1. A method for preparing an iodine-doped starch-based carbon material, characterized in that, The preparation method includes the following steps: S1: Starch, iodine source and water-soluble dispersant are mixed in a solvent, aged and dried and then pulverized to obtain an inclusion precursor that is purple-red, purple-black, wine-red, blue, purple or blue-purple. The mass ratio of starch, iodine source, and water-soluble dispersant is 15:(0.015~0.3):(0.0075~0.3). S2: The precursor is subjected to gradient carbonization in an inert atmosphere to obtain iodine-doped starch-based carbon material.

2. The method for preparing iodine-doped starch-based carbon material according to claim 1, characterized in that, The solvent is water; The amount of solvent added is (0.3~3) times the mass of starch, based on the amount of starch added.

3. The method for preparing iodine-doped starch-based carbon material according to claim 1, characterized in that, The starch includes at least one of potato starch, corn starch, wheat starch, sweet potato starch, cassava starch, rice starch, and sorghum starch. And / or, the iodine source includes at least one of elemental iodine, iodophor, and iodic acid; And / or, the water-soluble dispersant is polyvinylpyrrolidone.

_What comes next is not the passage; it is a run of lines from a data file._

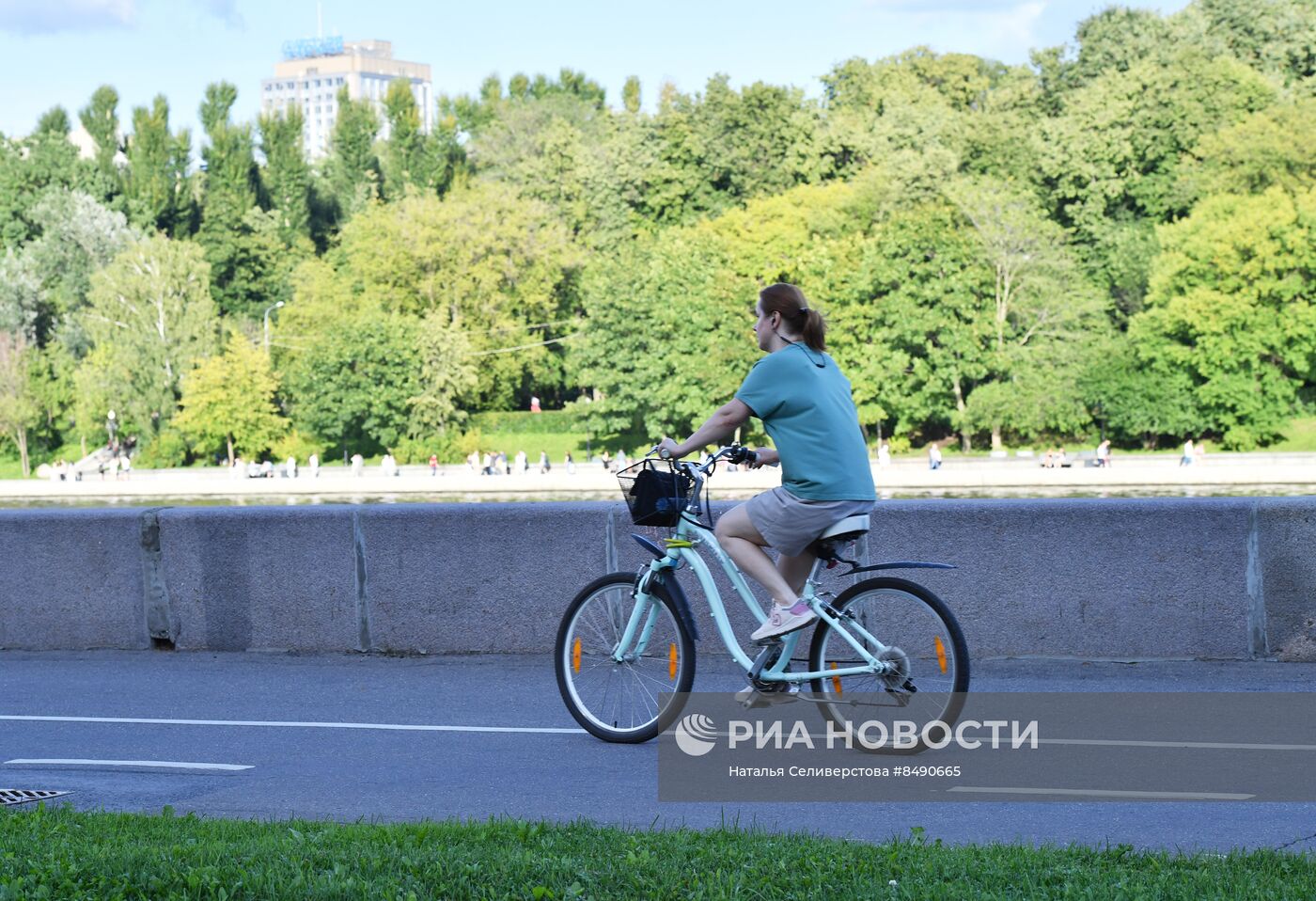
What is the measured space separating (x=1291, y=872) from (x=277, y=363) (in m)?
80.2

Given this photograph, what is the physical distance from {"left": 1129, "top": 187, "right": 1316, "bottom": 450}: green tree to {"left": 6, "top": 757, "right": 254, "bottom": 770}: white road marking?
187 feet

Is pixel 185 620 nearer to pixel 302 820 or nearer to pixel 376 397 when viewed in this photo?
pixel 302 820

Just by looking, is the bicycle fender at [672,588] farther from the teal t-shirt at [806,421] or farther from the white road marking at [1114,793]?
the white road marking at [1114,793]

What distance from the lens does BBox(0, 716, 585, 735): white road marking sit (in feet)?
24.9

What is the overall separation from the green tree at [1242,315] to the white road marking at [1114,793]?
56.6 meters

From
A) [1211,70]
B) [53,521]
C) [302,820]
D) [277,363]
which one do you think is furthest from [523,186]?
[302,820]

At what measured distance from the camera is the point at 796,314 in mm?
6477

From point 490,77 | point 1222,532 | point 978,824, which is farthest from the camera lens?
point 490,77

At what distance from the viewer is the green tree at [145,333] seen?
75.6m

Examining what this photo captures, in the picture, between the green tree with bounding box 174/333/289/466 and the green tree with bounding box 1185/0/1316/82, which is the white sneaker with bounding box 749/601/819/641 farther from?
the green tree with bounding box 1185/0/1316/82

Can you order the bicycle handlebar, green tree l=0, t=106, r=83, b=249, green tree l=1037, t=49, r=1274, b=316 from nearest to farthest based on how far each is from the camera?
the bicycle handlebar → green tree l=1037, t=49, r=1274, b=316 → green tree l=0, t=106, r=83, b=249

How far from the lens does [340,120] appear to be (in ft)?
353

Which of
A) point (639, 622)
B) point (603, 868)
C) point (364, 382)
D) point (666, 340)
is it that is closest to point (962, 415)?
point (666, 340)

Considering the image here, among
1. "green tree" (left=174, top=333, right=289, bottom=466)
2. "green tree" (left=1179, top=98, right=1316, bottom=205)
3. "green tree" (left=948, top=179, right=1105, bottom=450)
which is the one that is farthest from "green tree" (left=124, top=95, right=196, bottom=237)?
"green tree" (left=1179, top=98, right=1316, bottom=205)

4. The method for preparing iodine-doped starch-based carbon material according to claim 1, characterized in that, The aging and drying process is carried out at a temperature of 50-90℃ for 12-36 hours. Preferably, the aging and drying temperature is 75°C and the time is 24 hours.

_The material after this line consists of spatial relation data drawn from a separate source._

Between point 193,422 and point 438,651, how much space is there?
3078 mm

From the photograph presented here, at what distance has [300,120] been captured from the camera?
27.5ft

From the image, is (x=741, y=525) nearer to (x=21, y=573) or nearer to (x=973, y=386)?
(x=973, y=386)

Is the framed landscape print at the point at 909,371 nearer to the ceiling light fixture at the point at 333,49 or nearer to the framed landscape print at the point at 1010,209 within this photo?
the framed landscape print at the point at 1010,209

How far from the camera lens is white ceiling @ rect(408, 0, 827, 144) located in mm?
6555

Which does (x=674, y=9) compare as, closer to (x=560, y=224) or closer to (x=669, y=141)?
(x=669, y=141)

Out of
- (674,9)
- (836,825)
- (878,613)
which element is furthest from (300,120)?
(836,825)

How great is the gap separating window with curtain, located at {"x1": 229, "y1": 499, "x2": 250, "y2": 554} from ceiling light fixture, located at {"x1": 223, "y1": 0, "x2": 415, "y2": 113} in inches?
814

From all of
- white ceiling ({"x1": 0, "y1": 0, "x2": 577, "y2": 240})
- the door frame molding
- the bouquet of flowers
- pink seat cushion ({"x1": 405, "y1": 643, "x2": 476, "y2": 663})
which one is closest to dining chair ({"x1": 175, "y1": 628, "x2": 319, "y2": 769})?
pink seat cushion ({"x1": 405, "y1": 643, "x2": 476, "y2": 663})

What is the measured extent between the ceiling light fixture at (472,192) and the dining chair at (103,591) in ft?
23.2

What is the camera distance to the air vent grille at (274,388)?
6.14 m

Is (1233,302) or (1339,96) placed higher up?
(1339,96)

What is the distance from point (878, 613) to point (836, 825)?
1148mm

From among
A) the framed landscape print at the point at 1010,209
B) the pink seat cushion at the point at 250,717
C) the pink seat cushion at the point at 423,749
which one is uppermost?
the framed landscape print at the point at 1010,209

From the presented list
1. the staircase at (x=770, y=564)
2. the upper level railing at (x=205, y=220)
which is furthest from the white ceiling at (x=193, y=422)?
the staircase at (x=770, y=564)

5. The method for preparing iodine-doped starch-based carbon material according to claim 1, characterized in that, The particle size of the inclusion complex precursor is 5~150 μm.

6. The method for preparing iodine-doped starch-based carbon material according to claim 1, characterized in that, The gradient carbonization process includes a low-temperature carbonization process and a high-temperature carbonization process performed sequentially.

7. The method for preparing iodine-doped starch-based carbon material according to claim 6, characterized in that, The low-temperature carbonization treatment is carried out at a temperature of 200~400℃ for 1~3 hours.

8. The method for preparing iodine-doped starch-based carbon material according to claim 6, characterized in that, The high-temperature carbonization treatment is carried out at a temperature of 1100~1700℃ for a time of 1~6 h.

9. Iodine-doped starch-based carbon material prepared by the method according to any one of claims 1 to 8.

10. The application of the iodine-doped starch-based carbon material according to claim 9 in the preparation of energy storage products.